The function returns:

- the Pose[] - list of representatives of the free-edge frontiers;
`None`

- if there are no representatives determined.

The `find_free_edge_frontiers_representatives()`

function in the `Frontiers.py`

class has the following prescription.

def find_free_edge_frontiers_representatives(self, grid_map): """Method to find the representatives of free-edge frontiers (edge clusters between the free and unknown areas) Args: grid_map: OccupancyGrid - grid map of the environment Returns: pose_list: Pose[] - list of the representatives of the free edges """

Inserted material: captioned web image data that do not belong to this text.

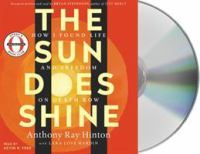 Cover image for The sun does shine [sound recording CD] : how I found life and freedom on death row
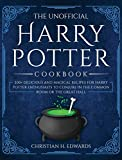 The Unofficial Harry Potter Cookbook: 200+ delicious and magical recipes for Harry Potter Enthusiasts to Conjure in the Common Room or the Great Hall
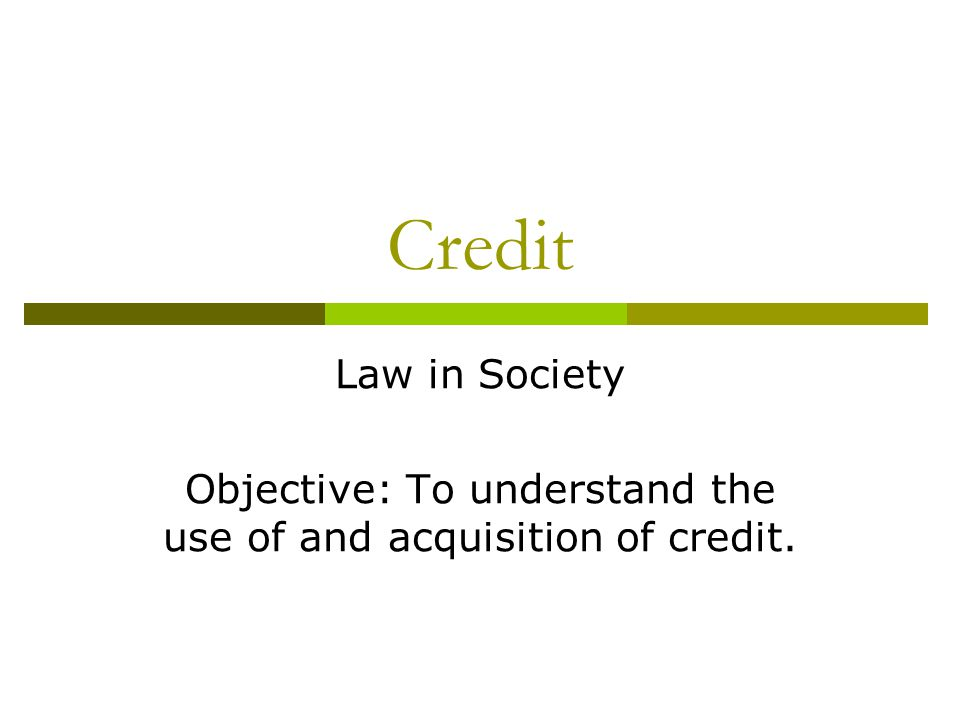 When to use credit…  Is it worth having the item before you have saved enough money to pay for it.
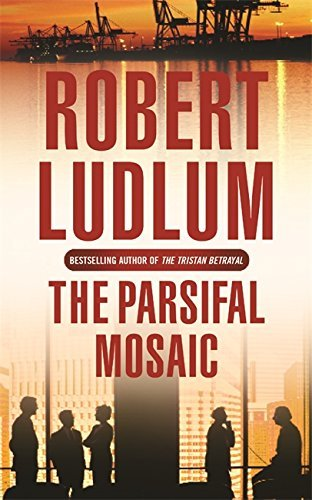 The Parsifal Mosaic by Robert Ludlum (2005-02-03)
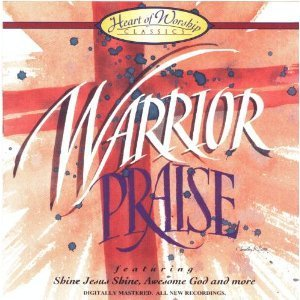 Heart Of Worship Warrior Praise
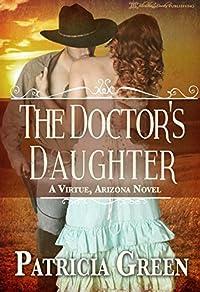 The Doctor's Daughter: A Virtue, Arizona Novel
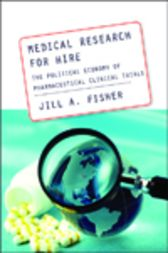 Medical Research for Hire by Jill A. Fisher
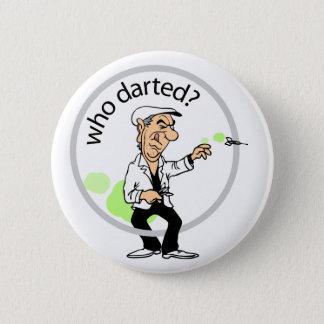 Badges Qui a dardé ?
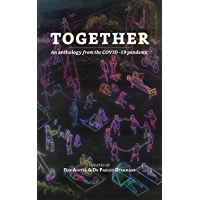 Together: An anthology from the COVID-19 pandemic (English Edition)
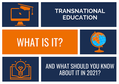 TRANSNATIONAL EDUCATION: WHAT IT IS AND WHY IT MATTERS IN 2021
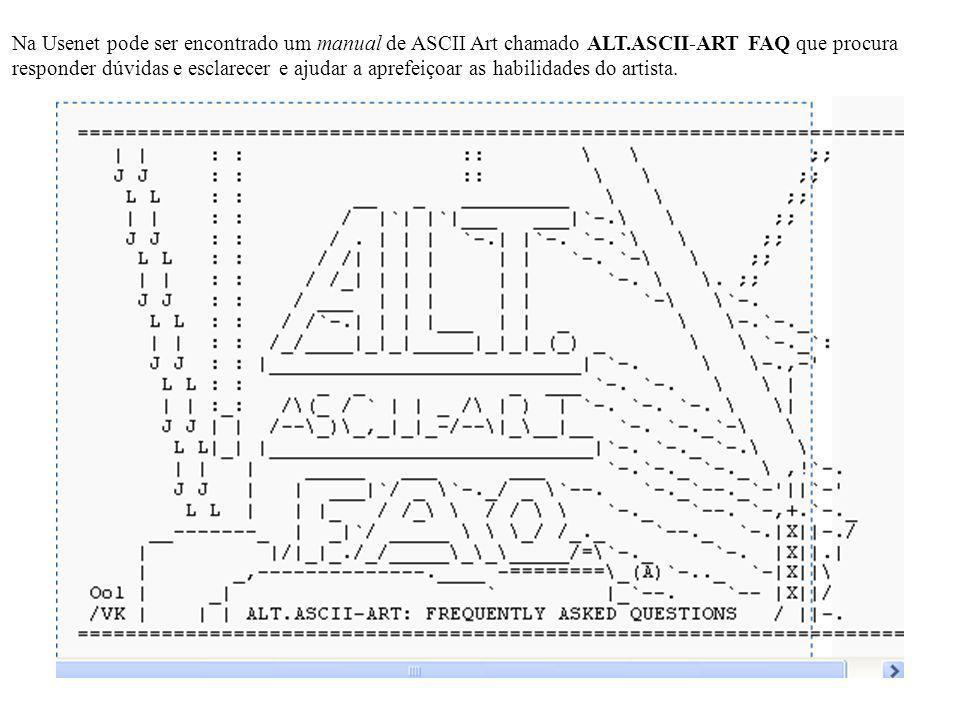 Na Usenet pode ser encontrado um manual de ASCII Art chamado ALT.ASCII-ART FAQ que procura responder dúvidas e esclarecer e ajudar a aprefeiçoar as ha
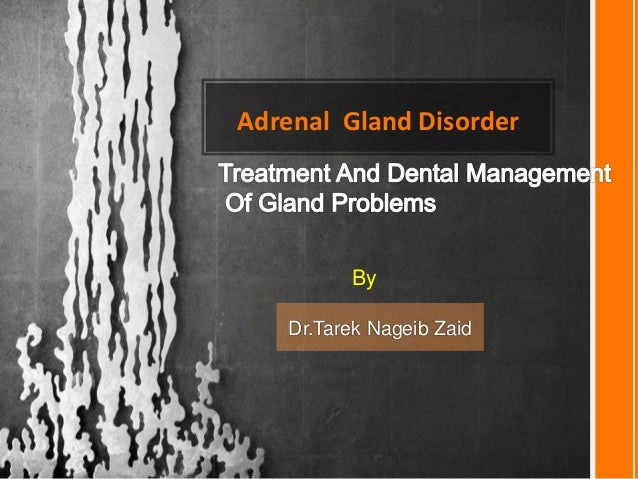 Adrenal Gland Disorder Dr.Tarek Nageib Zaid By
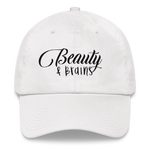 Beauty and Brains Logo Dad Hat with Black Letters- Various Colors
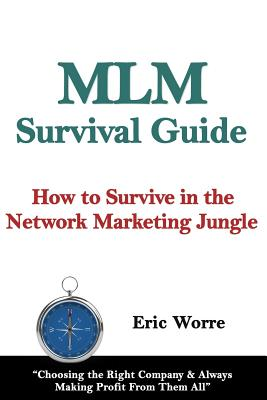 MLM Survival Guide: How to Survive in the Network Marketing Jungle - Worre, Eric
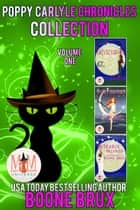Poppy Carlyle Chronicles Collection: Magic and Mayhem Universe ebook by Boone Brux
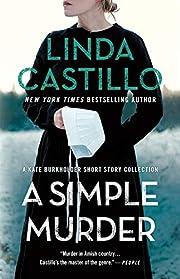 A Simple Murder: A Kate Burkholder Short…
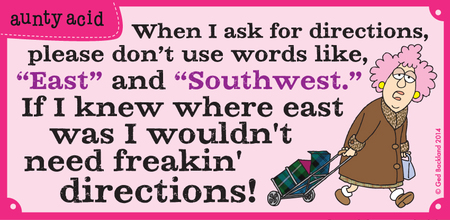 "When I ask for directions, please don't use words like ""east"" and ""southwest."" If I knew where east was I wouldn't need freakin' directions!"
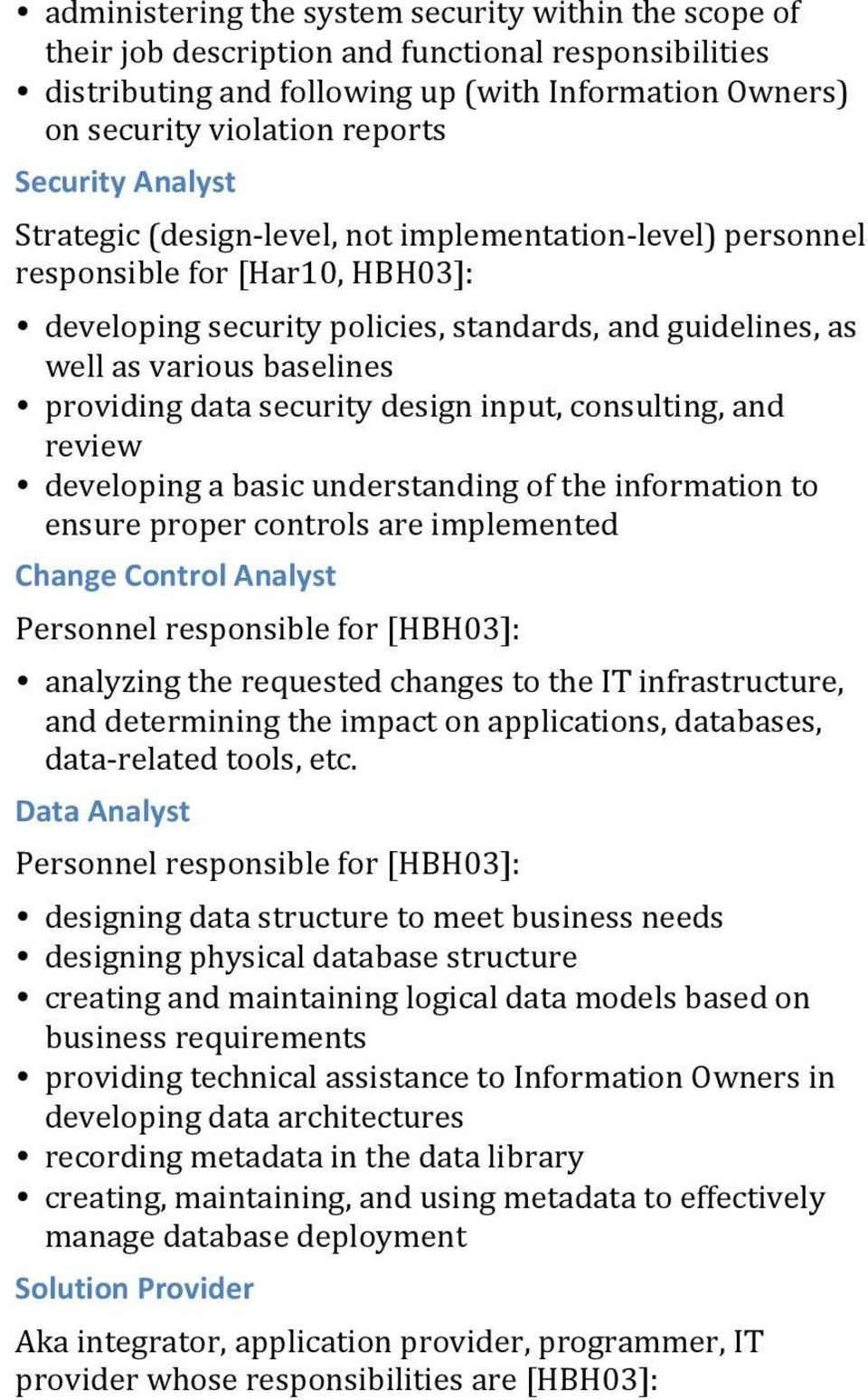 providing data security design input, consulting, and review developing a basic understanding of the information to ensure proper controls are implemented Change Control Analyst Personnel responsible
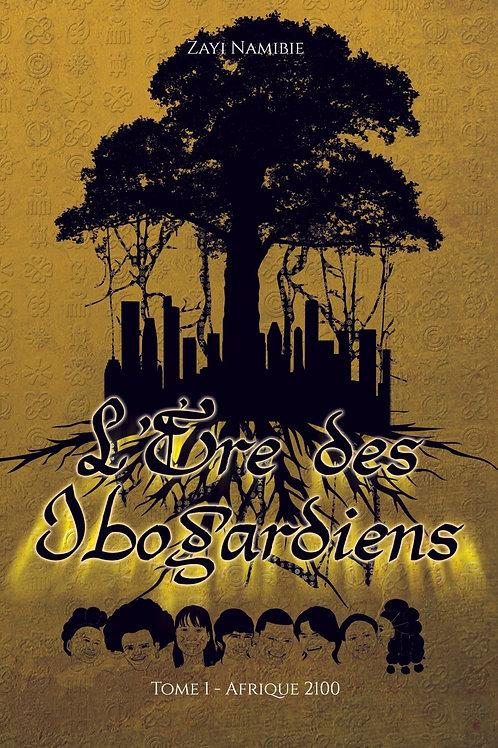L'Ere des Ibogardiens, T. 1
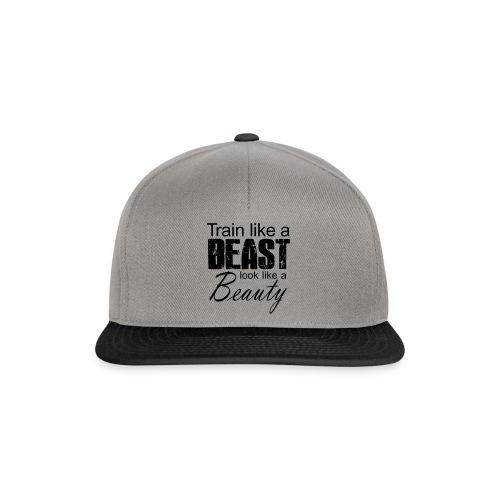 Train Like A Beast Look Like A Beauty - Snapback Cap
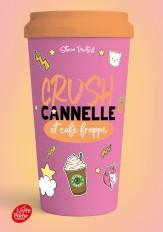 CRUSH - Cannelle et café frappé
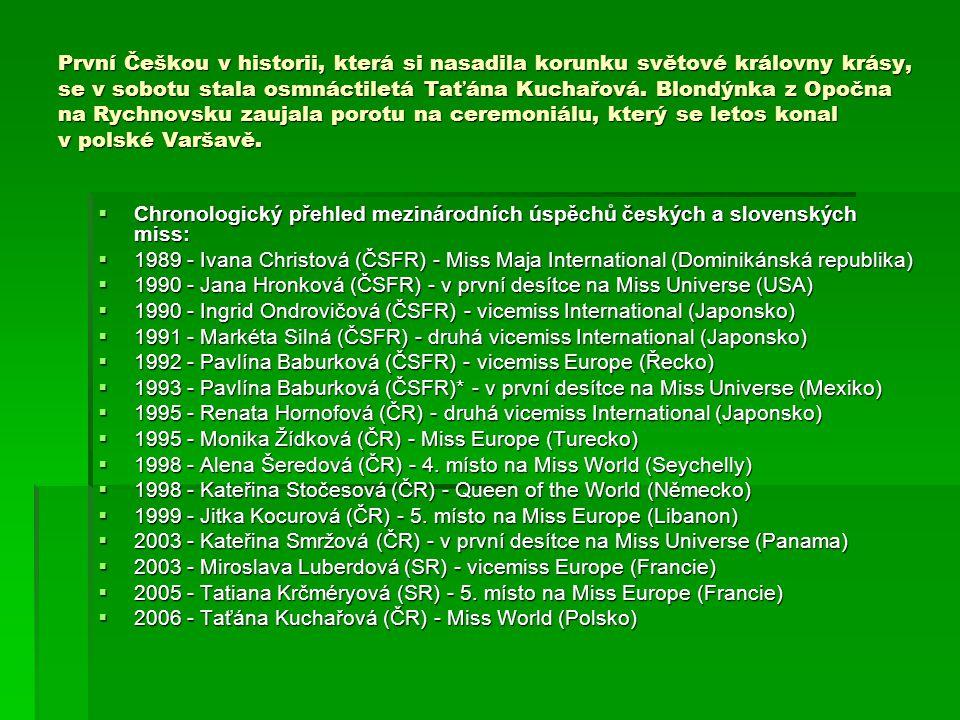 První Češkou v historii, která si nasadila korunku světové královny krásy, se v sobotu stala osmnáctiletá Taťána Kuchařová. Blondýnka z Opočna na Rychnovsku zaujala porotu na ceremoniálu, který se letos konal v polské Varšavě.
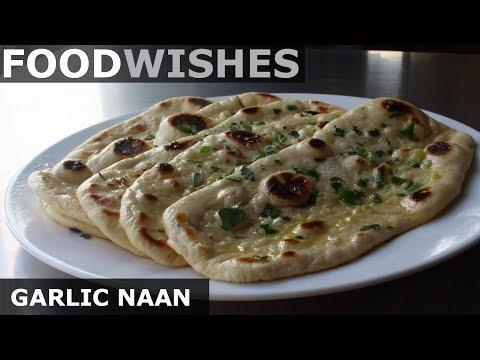 Garlic Naan - Easy Garlic Flatbread - Food Wishes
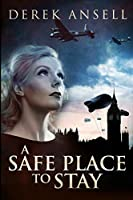 A Safe Place To Stay: Large Print Edition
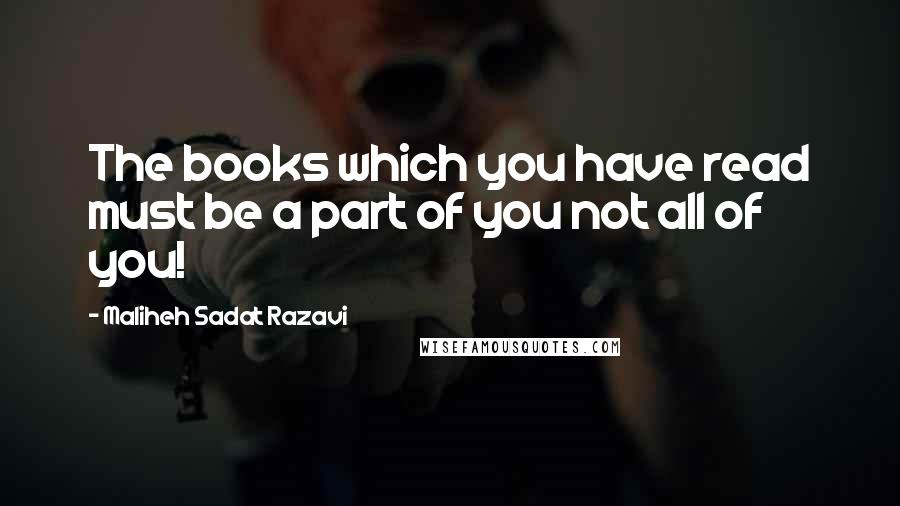 Maliheh Sadat Razavi quotes: The books which you have read must be a part of you not all of you!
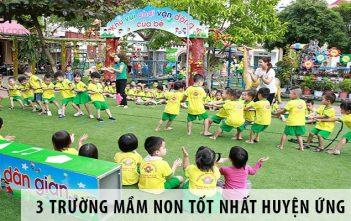 Top 3 trường mầm non tốt nhất huyện Ứng Hòa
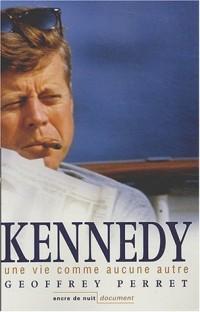Kennedy une vie comme aucune autre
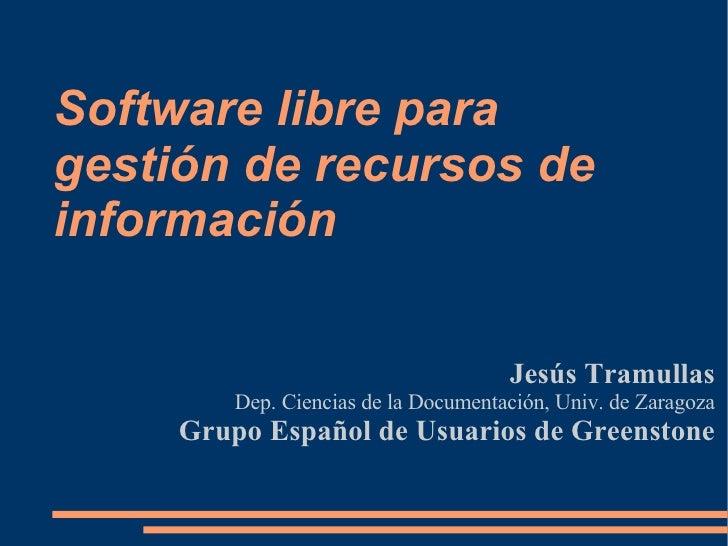 Software libre para gestión de recursos de información Jesús Tramullas Dep. Ciencias de la Documentación, Univ. de Zaragoz...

There are several ways how to accomplish the determination of the frontier-based navigational goals for the exploration.

The recommended approach for detecting representatives of the free-edge frontiers consists of the following three steps. - Detection of free-edge cells; - Connecting free edges into the connected components; - Calculation of the free-edge centroids.

The individual steps are detailed in the rest of the presented description.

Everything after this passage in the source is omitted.